→ **Obiettivo**
Ricopi fedelmente il passo della selezione sul festival fotografico di Cracovia, a partire da "Porsi domande che" e terminando con "la Lablab Foundation.".

→ **Selezione**
● ● ● ● ● ● ●
Porsi domande che sondano le zone d’ombra del linguaggio fotografico, è l’obiettivo perseguito da Wojciech Nowicki, curatore del programma principale di Krakow Photomonth Festival 2015 (14 maggio-14 giugno 2015), che con il Fotofestiwal di Łódź (di cui è partner) è il principale evento dedicato alla fotografia in Polonia. Conflict è il tema di questa sua XIII edizione che, organizzata dalla Foundation for Visual Arts, con il supporto dell’amministrazione locale e del Griffin Art Space, è diretta da Agnieszka Olszewska, coadiuvata dal comitato di cui fa parte lo stesso Nowicki, critico, curatore, giornalista e scrittore, nonché co-fondatore della fondazione per la fotografia Imago Mundi. Il Photomonth ha anche una sezione Off e il circuito Krakow Photo Fringe che si avvale della collaborazione con la Lablab Foundation. 
In una piccola città come Cracovia – bella ed elegante con il suo portamento da vecchia signora un po’ austera – dove, benché esista un museo della fotografia (Muzeum Historii Fotografii) non c’è neanche una galleria commerciale dedicata alla fotografia, poter contare su questo appuntamento annuale di risonanza internazionale, permette ad un pubblico eterogeneo di confrontarsi con i diversi aspetti della fotografia, anche attraverso gli incontri con gli autori, le letture portfolio e l’ambito premio Griffin Art Space.
● ● ● ● ● ● ●
→ **Estratto dei dati**
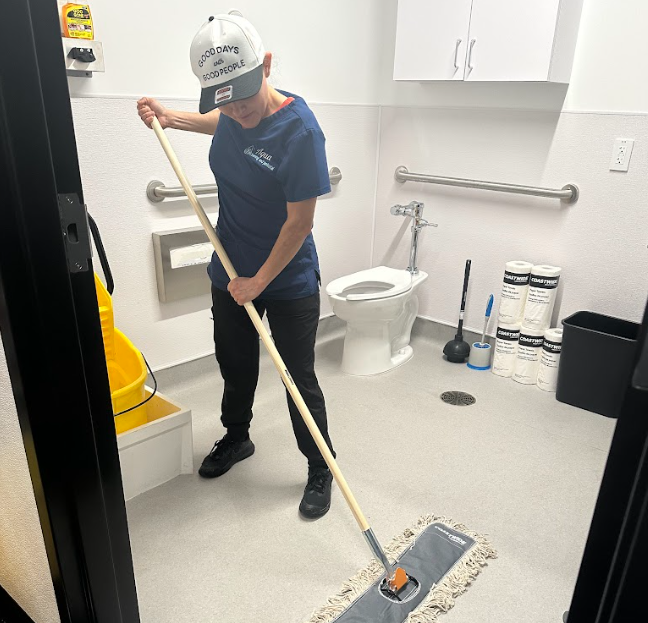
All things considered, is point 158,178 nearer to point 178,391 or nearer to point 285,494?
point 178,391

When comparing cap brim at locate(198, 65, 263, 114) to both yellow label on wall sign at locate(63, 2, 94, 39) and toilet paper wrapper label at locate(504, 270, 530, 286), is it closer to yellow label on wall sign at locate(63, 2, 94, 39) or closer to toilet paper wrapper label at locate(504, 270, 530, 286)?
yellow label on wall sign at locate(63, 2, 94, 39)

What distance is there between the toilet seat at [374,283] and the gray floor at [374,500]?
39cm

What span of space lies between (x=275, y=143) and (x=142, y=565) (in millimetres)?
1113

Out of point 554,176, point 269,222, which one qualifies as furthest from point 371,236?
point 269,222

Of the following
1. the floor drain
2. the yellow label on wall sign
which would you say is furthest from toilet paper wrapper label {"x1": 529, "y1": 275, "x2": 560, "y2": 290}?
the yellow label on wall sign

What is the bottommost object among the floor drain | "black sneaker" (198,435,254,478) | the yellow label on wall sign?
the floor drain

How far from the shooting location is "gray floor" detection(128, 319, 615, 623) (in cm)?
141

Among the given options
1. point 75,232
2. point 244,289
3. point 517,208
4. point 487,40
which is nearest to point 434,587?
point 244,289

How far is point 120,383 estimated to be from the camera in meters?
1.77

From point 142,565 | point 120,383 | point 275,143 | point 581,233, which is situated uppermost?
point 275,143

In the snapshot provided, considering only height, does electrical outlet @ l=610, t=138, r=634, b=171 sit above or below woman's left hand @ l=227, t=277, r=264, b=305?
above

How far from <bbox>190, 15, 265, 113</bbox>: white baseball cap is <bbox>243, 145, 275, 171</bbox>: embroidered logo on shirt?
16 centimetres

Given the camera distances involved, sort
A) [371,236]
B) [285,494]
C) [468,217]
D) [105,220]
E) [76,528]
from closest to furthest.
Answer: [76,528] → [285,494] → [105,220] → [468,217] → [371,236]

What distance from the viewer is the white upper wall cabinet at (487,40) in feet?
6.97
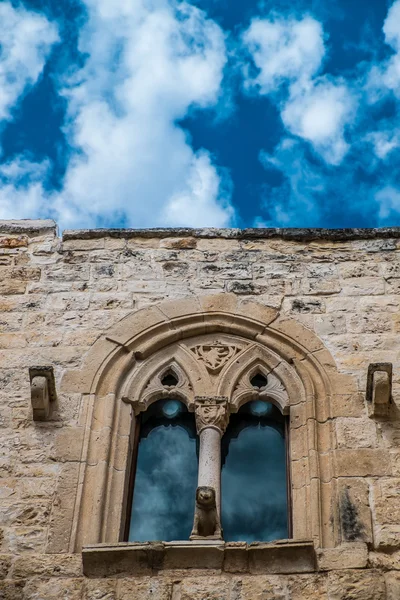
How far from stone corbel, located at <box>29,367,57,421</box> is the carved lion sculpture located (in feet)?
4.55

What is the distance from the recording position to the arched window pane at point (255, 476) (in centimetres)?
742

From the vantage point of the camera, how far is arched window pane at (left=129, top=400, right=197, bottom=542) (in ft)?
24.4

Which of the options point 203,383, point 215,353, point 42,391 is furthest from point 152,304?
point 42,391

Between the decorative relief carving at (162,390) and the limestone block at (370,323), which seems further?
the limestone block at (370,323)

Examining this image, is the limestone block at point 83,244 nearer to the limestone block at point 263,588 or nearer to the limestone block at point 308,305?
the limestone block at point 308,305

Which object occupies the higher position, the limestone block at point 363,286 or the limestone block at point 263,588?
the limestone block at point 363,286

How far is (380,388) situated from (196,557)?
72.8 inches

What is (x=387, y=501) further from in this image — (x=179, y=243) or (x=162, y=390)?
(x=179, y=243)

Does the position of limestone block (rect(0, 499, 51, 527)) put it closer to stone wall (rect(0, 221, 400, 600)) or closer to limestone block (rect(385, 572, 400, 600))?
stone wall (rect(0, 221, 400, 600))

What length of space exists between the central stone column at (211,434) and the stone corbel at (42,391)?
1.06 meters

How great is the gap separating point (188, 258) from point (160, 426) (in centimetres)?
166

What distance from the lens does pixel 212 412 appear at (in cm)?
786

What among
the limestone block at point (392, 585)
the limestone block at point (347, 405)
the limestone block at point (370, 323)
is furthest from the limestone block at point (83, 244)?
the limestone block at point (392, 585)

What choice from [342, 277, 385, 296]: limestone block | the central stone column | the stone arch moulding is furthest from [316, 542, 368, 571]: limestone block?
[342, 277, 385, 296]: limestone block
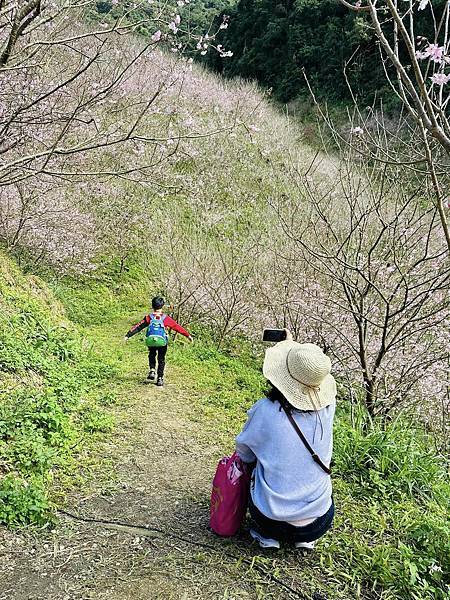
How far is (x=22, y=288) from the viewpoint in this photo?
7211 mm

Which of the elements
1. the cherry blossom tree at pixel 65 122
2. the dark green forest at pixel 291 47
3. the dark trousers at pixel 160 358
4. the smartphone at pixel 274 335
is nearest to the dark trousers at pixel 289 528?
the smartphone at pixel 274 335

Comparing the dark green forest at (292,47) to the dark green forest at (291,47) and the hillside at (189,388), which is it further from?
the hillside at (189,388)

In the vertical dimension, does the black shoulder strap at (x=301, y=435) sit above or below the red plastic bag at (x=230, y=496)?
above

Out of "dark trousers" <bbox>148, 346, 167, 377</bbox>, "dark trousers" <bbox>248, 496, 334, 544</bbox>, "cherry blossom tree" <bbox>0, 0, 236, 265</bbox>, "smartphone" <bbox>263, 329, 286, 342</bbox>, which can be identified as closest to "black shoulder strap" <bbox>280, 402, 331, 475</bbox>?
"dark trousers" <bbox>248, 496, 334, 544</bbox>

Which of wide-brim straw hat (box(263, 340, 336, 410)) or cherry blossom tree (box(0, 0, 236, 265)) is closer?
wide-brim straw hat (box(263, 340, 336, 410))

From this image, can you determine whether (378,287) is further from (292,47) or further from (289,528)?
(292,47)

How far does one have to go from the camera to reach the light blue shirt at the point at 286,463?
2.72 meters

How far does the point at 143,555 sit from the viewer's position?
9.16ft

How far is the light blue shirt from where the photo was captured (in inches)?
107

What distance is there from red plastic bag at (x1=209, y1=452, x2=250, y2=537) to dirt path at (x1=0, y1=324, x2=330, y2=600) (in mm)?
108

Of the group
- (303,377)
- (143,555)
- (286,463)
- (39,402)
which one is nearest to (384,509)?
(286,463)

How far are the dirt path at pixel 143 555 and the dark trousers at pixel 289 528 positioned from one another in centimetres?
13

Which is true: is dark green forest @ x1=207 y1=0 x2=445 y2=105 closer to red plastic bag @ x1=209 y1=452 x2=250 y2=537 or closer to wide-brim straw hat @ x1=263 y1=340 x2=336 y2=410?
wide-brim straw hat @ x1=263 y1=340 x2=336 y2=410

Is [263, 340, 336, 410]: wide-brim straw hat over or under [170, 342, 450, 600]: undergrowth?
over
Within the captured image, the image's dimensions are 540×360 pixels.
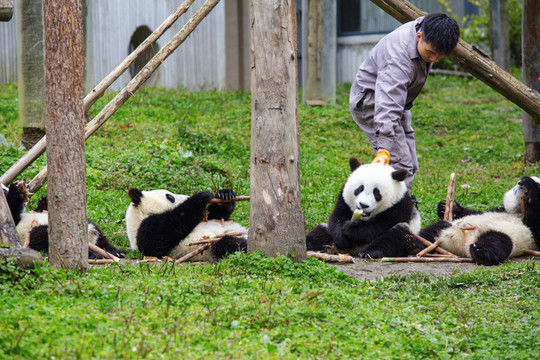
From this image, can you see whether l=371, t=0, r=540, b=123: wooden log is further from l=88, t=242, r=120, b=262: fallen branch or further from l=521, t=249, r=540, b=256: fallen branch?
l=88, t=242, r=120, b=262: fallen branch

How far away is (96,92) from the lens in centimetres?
● ● ● ● ● ● ●
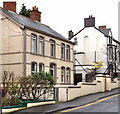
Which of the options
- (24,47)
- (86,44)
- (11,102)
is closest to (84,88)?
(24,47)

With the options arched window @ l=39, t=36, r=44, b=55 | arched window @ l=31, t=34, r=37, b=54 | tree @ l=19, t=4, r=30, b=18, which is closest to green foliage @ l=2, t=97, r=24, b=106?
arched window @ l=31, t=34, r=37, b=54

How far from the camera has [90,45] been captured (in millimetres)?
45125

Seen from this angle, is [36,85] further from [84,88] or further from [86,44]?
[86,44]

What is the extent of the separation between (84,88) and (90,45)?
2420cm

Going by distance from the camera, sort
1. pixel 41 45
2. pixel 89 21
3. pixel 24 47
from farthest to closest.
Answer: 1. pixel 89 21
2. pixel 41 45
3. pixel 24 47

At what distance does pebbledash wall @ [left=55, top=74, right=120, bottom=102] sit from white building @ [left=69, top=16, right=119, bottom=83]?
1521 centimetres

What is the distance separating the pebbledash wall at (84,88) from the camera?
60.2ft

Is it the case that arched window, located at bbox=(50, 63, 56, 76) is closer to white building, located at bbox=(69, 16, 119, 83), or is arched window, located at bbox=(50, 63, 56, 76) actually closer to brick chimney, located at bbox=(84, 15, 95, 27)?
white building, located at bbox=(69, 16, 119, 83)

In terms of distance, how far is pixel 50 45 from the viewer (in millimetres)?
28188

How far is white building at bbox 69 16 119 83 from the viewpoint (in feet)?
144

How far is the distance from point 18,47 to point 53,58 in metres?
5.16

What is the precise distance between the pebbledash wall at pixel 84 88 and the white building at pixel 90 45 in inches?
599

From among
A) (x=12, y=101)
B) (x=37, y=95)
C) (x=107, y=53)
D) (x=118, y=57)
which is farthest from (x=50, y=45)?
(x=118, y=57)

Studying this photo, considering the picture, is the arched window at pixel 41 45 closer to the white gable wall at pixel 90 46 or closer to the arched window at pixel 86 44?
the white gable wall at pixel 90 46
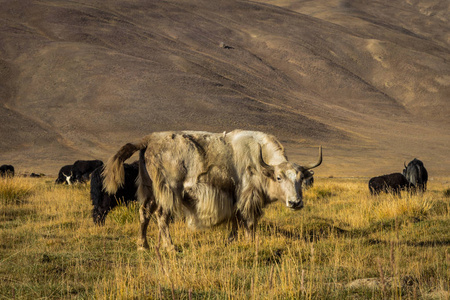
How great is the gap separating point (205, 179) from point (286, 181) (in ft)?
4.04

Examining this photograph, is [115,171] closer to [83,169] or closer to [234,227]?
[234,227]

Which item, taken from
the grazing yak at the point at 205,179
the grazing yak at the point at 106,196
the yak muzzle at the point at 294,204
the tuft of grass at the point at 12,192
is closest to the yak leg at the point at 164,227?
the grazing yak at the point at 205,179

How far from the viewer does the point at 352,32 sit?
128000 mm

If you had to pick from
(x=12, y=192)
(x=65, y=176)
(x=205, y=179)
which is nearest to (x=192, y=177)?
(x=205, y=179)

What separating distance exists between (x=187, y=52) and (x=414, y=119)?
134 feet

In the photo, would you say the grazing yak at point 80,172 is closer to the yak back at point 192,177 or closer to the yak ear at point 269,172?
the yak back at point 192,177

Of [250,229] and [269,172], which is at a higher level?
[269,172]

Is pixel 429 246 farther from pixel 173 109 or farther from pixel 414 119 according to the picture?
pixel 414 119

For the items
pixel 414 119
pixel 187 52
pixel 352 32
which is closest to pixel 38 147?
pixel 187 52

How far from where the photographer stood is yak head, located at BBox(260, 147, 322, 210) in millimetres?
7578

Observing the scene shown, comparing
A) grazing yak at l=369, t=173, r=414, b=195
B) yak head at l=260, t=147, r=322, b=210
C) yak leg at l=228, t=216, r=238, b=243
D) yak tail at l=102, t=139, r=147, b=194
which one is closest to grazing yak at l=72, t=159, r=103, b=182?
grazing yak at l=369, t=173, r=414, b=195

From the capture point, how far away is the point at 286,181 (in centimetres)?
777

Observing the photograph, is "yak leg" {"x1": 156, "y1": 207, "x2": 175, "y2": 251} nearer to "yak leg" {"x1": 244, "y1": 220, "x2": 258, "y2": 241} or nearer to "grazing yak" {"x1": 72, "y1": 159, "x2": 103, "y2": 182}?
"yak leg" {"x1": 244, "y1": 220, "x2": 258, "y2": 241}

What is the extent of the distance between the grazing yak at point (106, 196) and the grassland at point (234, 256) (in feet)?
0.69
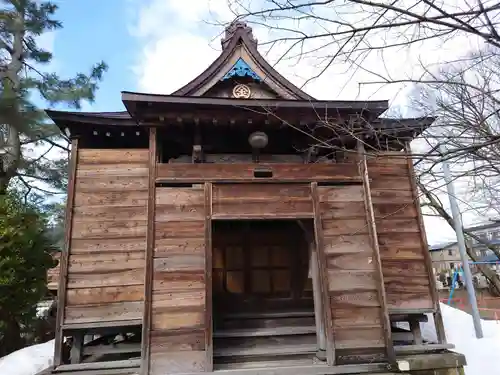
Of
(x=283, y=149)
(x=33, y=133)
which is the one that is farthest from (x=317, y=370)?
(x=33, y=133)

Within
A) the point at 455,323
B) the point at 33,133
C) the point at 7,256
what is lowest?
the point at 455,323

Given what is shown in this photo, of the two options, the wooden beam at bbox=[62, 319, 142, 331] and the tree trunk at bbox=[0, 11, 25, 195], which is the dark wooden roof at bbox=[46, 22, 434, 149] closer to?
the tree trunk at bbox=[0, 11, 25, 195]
● ● ● ● ● ● ●
→ **Risultato del compito**
Porsi domande che sondano le zone d’ombra del linguaggio fotografico, è l’obiettivo perseguito da Wojciech Nowicki, curatore del programma principale di Krakow Photomonth Festival 2015 (14 maggio-14 giugno 2015), che con il Fotofestiwal di Łódź (di cui è partner) è il principale evento dedicato alla fotografia in Polonia. Conflict è il tema di questa sua XIII edizione che, organizzata dalla Foundation for Visual Arts, con il supporto dell’amministrazione locale e del Griffin Art Space, è diretta da Agnieszka Olszewska, coadiuvata dal comitato di cui fa parte lo stesso Nowicki, critico, curatore, giornalista e scrittore, nonché co-fondatore della fondazione per la fotografia Imago Mundi. Il Photomonth ha anche una sezione Off e il circuito Krakow Photo Fringe che si avvale della collaborazione con la Lablab Foundation.